— begin —

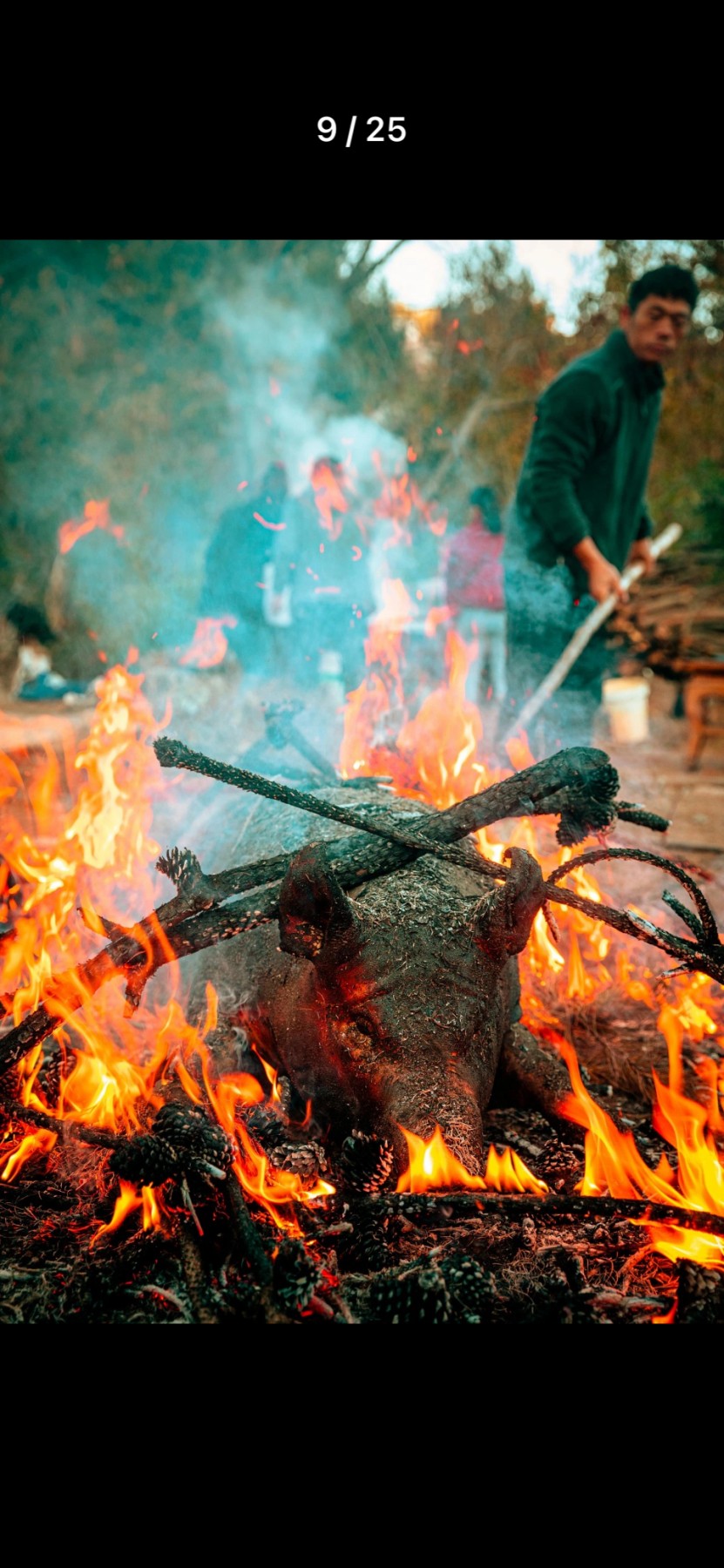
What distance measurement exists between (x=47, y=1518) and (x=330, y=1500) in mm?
616

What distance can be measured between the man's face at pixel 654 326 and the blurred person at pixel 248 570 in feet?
14.3

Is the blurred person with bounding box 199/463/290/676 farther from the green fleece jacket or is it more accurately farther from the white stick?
the white stick

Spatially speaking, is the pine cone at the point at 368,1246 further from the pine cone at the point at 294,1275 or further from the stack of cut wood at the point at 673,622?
the stack of cut wood at the point at 673,622

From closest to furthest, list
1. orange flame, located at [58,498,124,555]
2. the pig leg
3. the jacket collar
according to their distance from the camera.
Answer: the pig leg < the jacket collar < orange flame, located at [58,498,124,555]

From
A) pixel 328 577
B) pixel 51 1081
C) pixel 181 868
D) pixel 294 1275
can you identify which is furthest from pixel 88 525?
pixel 294 1275

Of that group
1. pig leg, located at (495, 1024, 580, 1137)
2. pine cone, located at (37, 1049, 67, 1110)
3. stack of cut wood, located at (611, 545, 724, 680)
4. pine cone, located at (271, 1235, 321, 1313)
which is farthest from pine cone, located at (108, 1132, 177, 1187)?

— end —

Could you turn the lines of the items into a numbered list, from the line containing "Spatially speaking, is" through the end of the items, including both ends and leaving out blank lines?

1. Spatially speaking, is the pine cone at the point at 368,1246 further from the pine cone at the point at 294,1275 or further from the stack of cut wood at the point at 673,622?
2. the stack of cut wood at the point at 673,622
3. From closest to furthest, list
4. 1. orange flame, located at [58,498,124,555]
5. 2. the pig leg
6. 3. the jacket collar
7. according to their distance from the camera.
8. Answer: the pig leg < the jacket collar < orange flame, located at [58,498,124,555]
9. From
10. A) pixel 328 577
11. B) pixel 51 1081
12. C) pixel 181 868
13. D) pixel 294 1275
14. can you identify which is furthest from pixel 88 525?
15. pixel 294 1275
16. Of that group
17. 1. pig leg, located at (495, 1024, 580, 1137)
18. 2. pine cone, located at (37, 1049, 67, 1110)
19. 3. stack of cut wood, located at (611, 545, 724, 680)
20. 4. pine cone, located at (271, 1235, 321, 1313)
21. which is farthest from pine cone, located at (108, 1132, 177, 1187)?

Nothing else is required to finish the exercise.